Autism Symptoms Checklist
Autism Symptoms Checklist
Autism, or autism spectrum disorder as it is more correctly known as, is a neurodevelopmental disorder that mainly affects an individual’s social, emotional and communication skills. Autism spectrum disorder symptoms can range from mild to severe, depending on where on the spectrum an individual falls.
While there are a number of commonly recognized autism symptoms, it is important to know that these can look different between individuals – and can often look very different in boys and girls. In some individuals these symptoms are noticeable early in infancy, in others they may not be noticed or identified until later in childhood, or even in adulthood.
Understanding more about the early signs of autism, can ensure faster intervention, diagnosis and support.
With this in mind the following symptoms make up our autism spectrum disorder checklist:
- Does your child prefer solitary or solo play?
- Is your child reluctant to play with others, including close family members or caregivers?
- Does your child resist physical contact, even with close family members or caregivers?
- Does your child display delayed speech, including a limited vocabulary and inability to use words for communication?
- Is your child reluctant or unable to initiate, engage in, and maintain conversation with others, including with close family members or caregivers?
- Does your child repeatedly ignore, be oblivious to, or misunderstand social cues?
- Does your child make repetitive movements and tics?
- Is your child insistent about sticking to rigid routines and rituals?
- Does your child display discomfort, or a more serious response, to small changes in routine?
- Does your child display any issues with coordination, with regards to their physical movements and ability?
- Is your child sensitive to sensory stimuli and experiences?
- Does your child show no interest in imaginative play?
- Does your child show an intense interest in specific topics, themes, activities, or objects?
If you find yourself agreeing with at least 25% of the above symptoms, you may want to consider consulting a medical professional about your child’s development. They may not be indicative of autism spectrum disorder, but as early intervention is key, it is important to address any concerns you may have with a professional.
In some cases an autism spectrum disorder diagnosis may also lead to a rare disease diagnosis, based on the presence of additional symptoms, or family medical history.

[Provided data]:
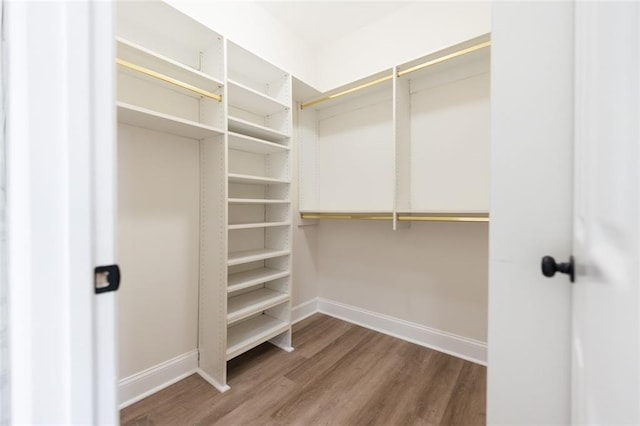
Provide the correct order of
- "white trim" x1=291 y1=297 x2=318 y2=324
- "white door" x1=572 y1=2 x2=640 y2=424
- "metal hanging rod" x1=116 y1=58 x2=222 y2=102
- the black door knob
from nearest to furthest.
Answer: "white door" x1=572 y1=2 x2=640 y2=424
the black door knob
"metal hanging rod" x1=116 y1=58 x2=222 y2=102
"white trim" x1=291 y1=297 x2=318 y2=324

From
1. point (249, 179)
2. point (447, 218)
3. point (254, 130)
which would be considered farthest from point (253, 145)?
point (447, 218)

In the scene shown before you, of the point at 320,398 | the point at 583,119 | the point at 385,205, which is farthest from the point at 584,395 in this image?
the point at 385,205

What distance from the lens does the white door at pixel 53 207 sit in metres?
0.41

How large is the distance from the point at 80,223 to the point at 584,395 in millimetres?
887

---

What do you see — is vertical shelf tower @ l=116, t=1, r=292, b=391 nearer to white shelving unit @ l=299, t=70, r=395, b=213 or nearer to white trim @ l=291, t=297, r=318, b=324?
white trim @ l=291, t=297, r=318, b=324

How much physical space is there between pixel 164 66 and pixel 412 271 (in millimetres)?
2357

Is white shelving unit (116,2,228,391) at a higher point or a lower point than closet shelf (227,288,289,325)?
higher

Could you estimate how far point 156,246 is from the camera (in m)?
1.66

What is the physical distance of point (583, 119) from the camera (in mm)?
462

==

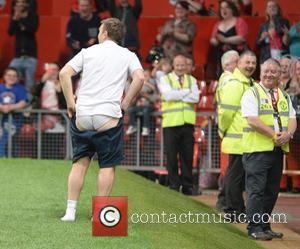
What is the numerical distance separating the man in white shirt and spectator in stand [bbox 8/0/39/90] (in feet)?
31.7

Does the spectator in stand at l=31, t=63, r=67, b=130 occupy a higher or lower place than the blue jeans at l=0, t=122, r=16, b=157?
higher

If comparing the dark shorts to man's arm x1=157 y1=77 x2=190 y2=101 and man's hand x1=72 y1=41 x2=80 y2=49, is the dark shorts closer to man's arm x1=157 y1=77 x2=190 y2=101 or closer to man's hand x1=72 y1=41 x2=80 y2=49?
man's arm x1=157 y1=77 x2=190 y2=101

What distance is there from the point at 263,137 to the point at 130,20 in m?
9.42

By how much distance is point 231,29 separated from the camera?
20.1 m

[Brief 1]: From the autism symptoms checklist, duplicate the stretch from "- Does your child resist" through "movements and ability?".
[Brief 2]:
Answer these questions using the autism symptoms checklist:
(a) Which three kinds of skills does autism mainly affect?
(b) What share of the listed symptoms should a parent agree with before considering consulting a medical professional?
(c) What other diagnosis can an autism spectrum disorder diagnosis sometimes lead to?
[Brief 3]: According to the autism symptoms checklist, why should parents raise concerns with a professional even though the symptoms may not indicate autism spectrum disorder?

[Problem solution 1]:
- Does your child resist physical contact, even with close family members or caregivers?
- Does your child display delayed speech, including a limited vocabulary and inability to use words for communication?
- Is your child reluctant or unable to initiate, engage in, and maintain conversation with others, including with close family members or caregivers?
- Does your child repeatedly ignore, be oblivious to, or misunderstand social cues?
- Does your child make repetitive movements and tics?
- Is your child insistent about sticking to rigid routines and rituals?
- Does your child display discomfort, or a more serious response, to small changes in routine?
- Does your child display any issues with coordination, with regards to their physical movements and ability?

[Problem solution 2]:
(a) Social, emotional and communication skills.
(b) At least 25%.
(c) A rare disease diagnosis, based on the presence of additional symptoms or family medical history.

[Problem solution 3]: Early intervention is key. So any concerns about a child's development should be addressed with a professional, even if the symptoms turn out not to indicate autism spectrum disorder.